* [STUDY QUESTIONS]:
1 > Decide whether each statement below agrees with the habeas corpus report, answering yes or no and quoting the words of the report that settle it: (a) the jury found the petitioner not guilty of two counts of trafficking in marijuana; (b) the petitioner opposed the motion to dismiss; (c) the trial court granted the motion to suppress the petitioner's videotaped statements.
2 > Write the next part of the habeas corpus report, picking up after its final line.

This matter has been referred to the undersigned United States Magistrate Judge for preparation of a Report and Recommendation pursuant to Local Rule 72.2(b)(2). Before the Court is Respondent Charmaine Bracy's unopposed motion to dismiss Petitioner Donovan Miller's Petition for the Writ of Habeas Corpus. (Doc No. 6). For the reasons that follow, it is recommended that the motion be GRANTED.

I. Background

A. Relevant Procedural History

On October 6, 2011, a Mahoning County grand jury indicted Petitioner for the murder of Quest Wagoner. (Doc No. 6-1 at 126, 78). Prior to trial, the court denied Petitioner's motion to suppress his videotaped statements to law enforcement. (Exhibit 1, Doc. No. 6-1 at 3). The trial court further determined that a recorded statement made by Petitioner to his girlfriend while in a police interrogation room was admissible. (Exhibit 2, Doc. No. 6-1 at 4). On December 19, 2012, a jury found Petitioner guilty of aggravated murder with a firearm specification, guilty of tampering with evidence, and not guilty of two counts of trafficking in marijuana. (Exhibit 3, Doc. No. 6-1 at 9). On February 4, 2013, Petitioner received an aggregate sentence of thirty-six (36) years to life but was given credit for 493 days of time served. Id.

Petitioner filed a direct appeal on February 11, 2013, and the court appointed him new counsel. (Exhibit 12, Doc. 6-1 at 133). Petitioner raised the following assignments of error:

ASSIGNMENT OF ERROR No. 1: The trial court erred when it failed to instruct the jury on "knowingly" and "purposely," essential elements of the crime of tampering with evidence, and when it relieved the State of its burden to prove specific intent. ASSIGNMENT OF ERROR No. 2: Appellant's conviction for tampering with evidence was supported by insufficient evidence. ASSIGNMENT OF ERROR No. 3: The trial court committed plain error when it instructed the jury on "consciousness of guilt." ASSIGNMENT OF ERROR No. 4: Defense counsel provided ineffective assistance by failing to object to the "consciousness of guilt" and tampering with evidence instructions given to the jury. ASSIGNMENT OF ERROR No. 5: The trial court erred when it denied Appellant's Motion to Suppress statements. ASSIGNMENT OF ERROR No. 6: The trial court erred when it failed to make the requisite findings prior to imposition of consecutive sentences and when it sentenced Appellant to a mandatory five (5) year period of post-release control.

(Doc. No. 1 at 2; Exhibit 12, Doc. No. 6-1 at 133).

* [INFORMATION PROVIDED]:
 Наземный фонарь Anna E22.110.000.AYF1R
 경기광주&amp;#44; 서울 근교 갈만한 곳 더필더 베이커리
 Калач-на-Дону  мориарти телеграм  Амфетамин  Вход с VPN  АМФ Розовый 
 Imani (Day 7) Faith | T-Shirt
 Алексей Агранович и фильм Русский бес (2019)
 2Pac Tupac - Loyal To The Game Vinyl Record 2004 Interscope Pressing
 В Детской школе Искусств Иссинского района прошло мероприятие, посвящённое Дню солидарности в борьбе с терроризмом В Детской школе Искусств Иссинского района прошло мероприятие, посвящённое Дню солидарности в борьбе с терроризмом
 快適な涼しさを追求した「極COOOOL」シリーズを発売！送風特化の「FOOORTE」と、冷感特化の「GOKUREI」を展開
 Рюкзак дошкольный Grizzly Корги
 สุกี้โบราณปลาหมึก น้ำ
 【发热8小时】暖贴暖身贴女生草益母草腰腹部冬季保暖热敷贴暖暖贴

* [OUTPUTS IN ORDER]:
1 >
(a) Yes: "not guilty of two counts of trafficking in marijuana."
(b) No: "Respondent Charmaine Bracy's unopposed motion to dismiss."
(c) No: "the court denied Petitioner's motion to suppress his videotaped statements to law enforcement."

2 >
On June 23, 2014, the Ohio Court of Appeals affirmed the judgment of the trial court as to Petitioner's conviction but remanded for re-sentencing. State v. Miller, 2014 WL 2999192 at *1. The court determined (and the state conceded) that the trial court had failed to make the requisite findings prior to the imposition of consecutive sentences and that the trial court improperly imposed five years mandatory post-release control instead of three years discretionary post-release control. Id. at *31.

On July 22, 2014, the trial court re-sentenced Petitioner to an aggregate sentence of thirty-three (33) years to life, with credit for time served. (Exhibit 6, Doc. 6-1 at 54). The trial court advised Petitioner that his sentence included an optional period of up to three years of postrelease control. (Exhibit 6, Doc. 6-1 at 55).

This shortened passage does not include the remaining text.